Collective dynamics in networks can perform complex tasks. An intensively studied toy example is the ``Majority Task,'' which is a simple model for aspects of emergent coordination and error correction in colonial organisms, social swarms, and communication networks. In the majority task spatially distributed units with two possible states are supposed to collectively evolve from a mixed initial state configuration to a uniform final configuration. When the task is performed correctly the final unit state is the one that was initially in the majority. These networks have no memory or central controllers, so the task is performed solely by unit-unit interactions. How this is accomplished and how it fails is not well understood.

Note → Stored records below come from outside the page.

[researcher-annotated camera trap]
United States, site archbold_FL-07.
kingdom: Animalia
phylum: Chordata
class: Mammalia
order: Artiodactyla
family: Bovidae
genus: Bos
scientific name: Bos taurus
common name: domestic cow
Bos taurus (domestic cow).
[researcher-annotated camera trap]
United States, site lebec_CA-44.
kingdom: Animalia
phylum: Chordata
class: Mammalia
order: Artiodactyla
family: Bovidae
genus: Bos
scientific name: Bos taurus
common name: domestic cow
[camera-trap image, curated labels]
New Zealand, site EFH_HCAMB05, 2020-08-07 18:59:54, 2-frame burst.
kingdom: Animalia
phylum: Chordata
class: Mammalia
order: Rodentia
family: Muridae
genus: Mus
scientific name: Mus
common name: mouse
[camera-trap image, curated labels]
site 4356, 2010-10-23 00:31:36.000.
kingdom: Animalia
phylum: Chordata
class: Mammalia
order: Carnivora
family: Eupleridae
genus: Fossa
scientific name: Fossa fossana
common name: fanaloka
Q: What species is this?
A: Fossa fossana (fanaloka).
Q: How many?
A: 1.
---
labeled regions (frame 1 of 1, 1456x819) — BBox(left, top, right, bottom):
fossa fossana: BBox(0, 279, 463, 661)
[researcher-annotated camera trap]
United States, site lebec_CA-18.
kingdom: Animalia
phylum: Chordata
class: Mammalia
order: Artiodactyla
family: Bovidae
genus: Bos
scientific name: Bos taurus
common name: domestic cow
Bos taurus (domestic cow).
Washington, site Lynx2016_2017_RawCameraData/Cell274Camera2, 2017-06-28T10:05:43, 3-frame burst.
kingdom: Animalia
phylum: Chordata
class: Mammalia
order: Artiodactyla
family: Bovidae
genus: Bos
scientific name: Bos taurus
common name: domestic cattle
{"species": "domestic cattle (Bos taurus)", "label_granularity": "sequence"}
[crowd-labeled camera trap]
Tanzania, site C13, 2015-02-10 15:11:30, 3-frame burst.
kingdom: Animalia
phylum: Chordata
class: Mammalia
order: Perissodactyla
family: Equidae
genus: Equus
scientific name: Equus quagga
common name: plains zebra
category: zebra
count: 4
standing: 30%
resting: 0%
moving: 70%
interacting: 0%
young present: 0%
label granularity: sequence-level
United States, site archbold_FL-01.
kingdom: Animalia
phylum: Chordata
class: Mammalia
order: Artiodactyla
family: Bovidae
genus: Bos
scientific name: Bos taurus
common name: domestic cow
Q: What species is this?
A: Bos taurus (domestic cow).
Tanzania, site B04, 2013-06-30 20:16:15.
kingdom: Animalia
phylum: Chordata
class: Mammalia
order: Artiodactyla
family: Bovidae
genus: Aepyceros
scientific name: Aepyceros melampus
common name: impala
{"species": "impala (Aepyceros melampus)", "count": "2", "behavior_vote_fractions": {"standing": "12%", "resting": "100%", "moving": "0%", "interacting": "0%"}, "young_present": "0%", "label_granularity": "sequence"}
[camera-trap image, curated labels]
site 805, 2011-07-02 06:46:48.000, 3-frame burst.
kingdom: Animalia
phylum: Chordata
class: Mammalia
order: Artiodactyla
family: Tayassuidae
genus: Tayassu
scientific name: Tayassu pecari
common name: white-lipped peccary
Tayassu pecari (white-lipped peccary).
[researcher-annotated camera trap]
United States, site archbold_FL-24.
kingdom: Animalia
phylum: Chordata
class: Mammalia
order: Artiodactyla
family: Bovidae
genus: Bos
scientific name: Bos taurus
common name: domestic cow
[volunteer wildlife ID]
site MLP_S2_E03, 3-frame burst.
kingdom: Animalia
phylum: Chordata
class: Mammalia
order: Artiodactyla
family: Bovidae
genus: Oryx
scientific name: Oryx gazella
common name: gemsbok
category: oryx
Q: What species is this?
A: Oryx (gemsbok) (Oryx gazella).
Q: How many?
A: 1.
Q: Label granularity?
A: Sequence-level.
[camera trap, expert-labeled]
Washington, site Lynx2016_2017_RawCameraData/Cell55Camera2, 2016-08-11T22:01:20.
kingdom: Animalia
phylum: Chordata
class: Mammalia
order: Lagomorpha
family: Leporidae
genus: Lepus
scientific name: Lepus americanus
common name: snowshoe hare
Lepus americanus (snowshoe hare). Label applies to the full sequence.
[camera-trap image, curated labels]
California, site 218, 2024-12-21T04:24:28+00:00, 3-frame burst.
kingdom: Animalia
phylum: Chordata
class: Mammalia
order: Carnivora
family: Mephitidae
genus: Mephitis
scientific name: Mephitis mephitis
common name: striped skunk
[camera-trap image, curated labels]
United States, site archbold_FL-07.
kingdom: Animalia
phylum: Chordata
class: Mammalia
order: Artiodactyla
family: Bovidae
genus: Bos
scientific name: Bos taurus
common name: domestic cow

In the 2D version examined here, the units interact with only nearest neighbors through the very effective ``2DGKL'' dynamical rule. Rigorous studies of the evolution of 15x15 networks with approximately 50-50 irregular distributions of initial states, have discovered system-spanning, self-replicating structures that form early in the process. Units adjacent to self-replicating structures quickly become part of a larger self-replicating structure until the network reaches its final state. As a result, these structures can be used to predict the outcome of a network. The existence and significance of self-replicating structures is a new insight into the majority task and understanding how they form might be key to decoding and improving how the task is performed.